Joe Stanley Graham Jr. Collection
Joe Stanley Graham, professor of Anthropology and folklore at Texas A&M University-Kingsville from 1988 until shortly before his death in 1999 lived and worked on ranches in southwest Texas ultimately studying at the University of Texas, Austin with Dr. Amerigo Paredes, a leading folklorist from south Texas. Dr. Graham continued Dr. Paredes work of collecting materials about the rural Mexican and Mexican American communities, the people and their folkways. Hundreds of photographs, interviews, student term papers, and research materials used for museum exhibits have been saved for future researchers of his favored topic.
S. Burgin Dunn Collection
S. Burgin Dunn was a veteran of the navy in World War II, taught physics and mathematics at Texas A&I University (now Texas A&M University-Kingsville,) had a family and was involved with the First United Methodist Church in Kingsville, Texas. This collection reflects the professional life of Burgin Dunn and his love of astronomy and physics.
Dr. Otis Malvin (Monty) Montgomery Papers
Dr. Otis Malvin (Monty) Montgomery was a journalism professor at Texas College of Arts and Industries. This collection is an autobiographical account of his life from 1907 to 1993.
Ladd Family Collection
The Ladd Family Collection consists primarily of personal correspondence between family members, photographs and scrapbook, legal materials, financial materials. Pauline Schostag Ladd (mother) or Robert Boyd Ladd (son) wrote or received the majority of the correspondence.

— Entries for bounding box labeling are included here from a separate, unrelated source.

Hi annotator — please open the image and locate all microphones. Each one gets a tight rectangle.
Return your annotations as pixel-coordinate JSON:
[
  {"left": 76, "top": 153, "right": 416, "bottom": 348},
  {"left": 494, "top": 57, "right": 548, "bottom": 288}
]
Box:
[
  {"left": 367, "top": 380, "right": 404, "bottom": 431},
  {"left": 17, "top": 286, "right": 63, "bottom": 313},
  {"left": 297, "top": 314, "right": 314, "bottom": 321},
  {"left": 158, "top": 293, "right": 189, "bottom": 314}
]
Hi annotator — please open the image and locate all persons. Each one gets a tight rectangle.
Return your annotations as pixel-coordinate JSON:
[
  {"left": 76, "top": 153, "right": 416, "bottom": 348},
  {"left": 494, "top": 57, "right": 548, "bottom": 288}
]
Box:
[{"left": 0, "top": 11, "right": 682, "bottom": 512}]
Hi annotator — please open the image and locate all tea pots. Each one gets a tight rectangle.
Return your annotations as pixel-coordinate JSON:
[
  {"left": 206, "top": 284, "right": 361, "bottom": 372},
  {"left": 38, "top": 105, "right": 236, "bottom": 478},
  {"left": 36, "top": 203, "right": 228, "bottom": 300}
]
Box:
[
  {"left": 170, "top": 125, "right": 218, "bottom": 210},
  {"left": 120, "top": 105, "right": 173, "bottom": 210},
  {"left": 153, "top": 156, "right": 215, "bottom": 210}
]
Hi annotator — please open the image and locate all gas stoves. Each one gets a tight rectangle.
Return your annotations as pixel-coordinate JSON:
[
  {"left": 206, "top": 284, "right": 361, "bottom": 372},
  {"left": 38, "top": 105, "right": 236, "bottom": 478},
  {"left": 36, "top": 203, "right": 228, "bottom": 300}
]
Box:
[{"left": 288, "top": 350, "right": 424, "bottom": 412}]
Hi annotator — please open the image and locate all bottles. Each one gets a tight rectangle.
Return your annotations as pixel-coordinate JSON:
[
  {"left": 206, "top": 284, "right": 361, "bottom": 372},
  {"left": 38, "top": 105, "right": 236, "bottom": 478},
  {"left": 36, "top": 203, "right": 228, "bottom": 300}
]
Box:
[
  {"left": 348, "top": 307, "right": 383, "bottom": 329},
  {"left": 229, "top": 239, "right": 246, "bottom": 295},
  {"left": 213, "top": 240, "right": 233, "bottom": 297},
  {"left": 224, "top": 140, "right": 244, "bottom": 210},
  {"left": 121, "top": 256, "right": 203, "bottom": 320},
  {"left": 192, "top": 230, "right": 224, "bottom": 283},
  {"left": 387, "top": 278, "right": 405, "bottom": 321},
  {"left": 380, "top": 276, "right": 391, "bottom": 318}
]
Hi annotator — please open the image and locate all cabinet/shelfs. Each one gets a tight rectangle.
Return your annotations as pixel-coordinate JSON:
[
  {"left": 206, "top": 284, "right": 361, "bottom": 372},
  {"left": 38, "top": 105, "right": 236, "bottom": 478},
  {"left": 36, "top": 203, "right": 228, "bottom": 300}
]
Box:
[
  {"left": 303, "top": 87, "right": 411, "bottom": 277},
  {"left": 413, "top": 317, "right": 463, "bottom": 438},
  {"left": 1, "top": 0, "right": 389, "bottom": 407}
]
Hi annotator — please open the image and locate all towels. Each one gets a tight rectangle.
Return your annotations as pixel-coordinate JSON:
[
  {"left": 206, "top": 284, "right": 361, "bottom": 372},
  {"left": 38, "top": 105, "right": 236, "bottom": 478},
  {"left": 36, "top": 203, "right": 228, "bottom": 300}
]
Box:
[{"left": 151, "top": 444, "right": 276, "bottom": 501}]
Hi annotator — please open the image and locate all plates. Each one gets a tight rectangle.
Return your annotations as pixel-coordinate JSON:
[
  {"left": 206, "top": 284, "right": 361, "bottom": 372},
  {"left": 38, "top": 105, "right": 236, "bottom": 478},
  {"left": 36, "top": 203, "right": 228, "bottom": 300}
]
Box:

The correspondence takes place mostly during the 20th century. Both Pauline and Boyd were educators, Pauline at the elementary level and Boyd at the university level. The collection also documents most of the educational achievements of the family, and includes many of the diplomas and certificates. Reprocessing occurred in 2018 with the original accession numbers left on individual items and keeping the original order.
Conner Family Collection
John E. Conner was a member of the first faculty at the South Texas State Teachers College that opened in Kingsville in 1925. He was a chairman of the history department, and later dean of the college. He trained students in history by having them visit historic sites and collect documents throughout South Texas; establishing the Robert J. Kleberg History Club and laying the foundation of the South Texas Archives. He left personal papers, records of the South Texas Historical Association, and the early days of Texas College of Arts & Industries as well as research materials from his work and his study. His son, Dr. William Conner and his daughter-in-law Katherine Smith Conner also gave historical records, and family photographs.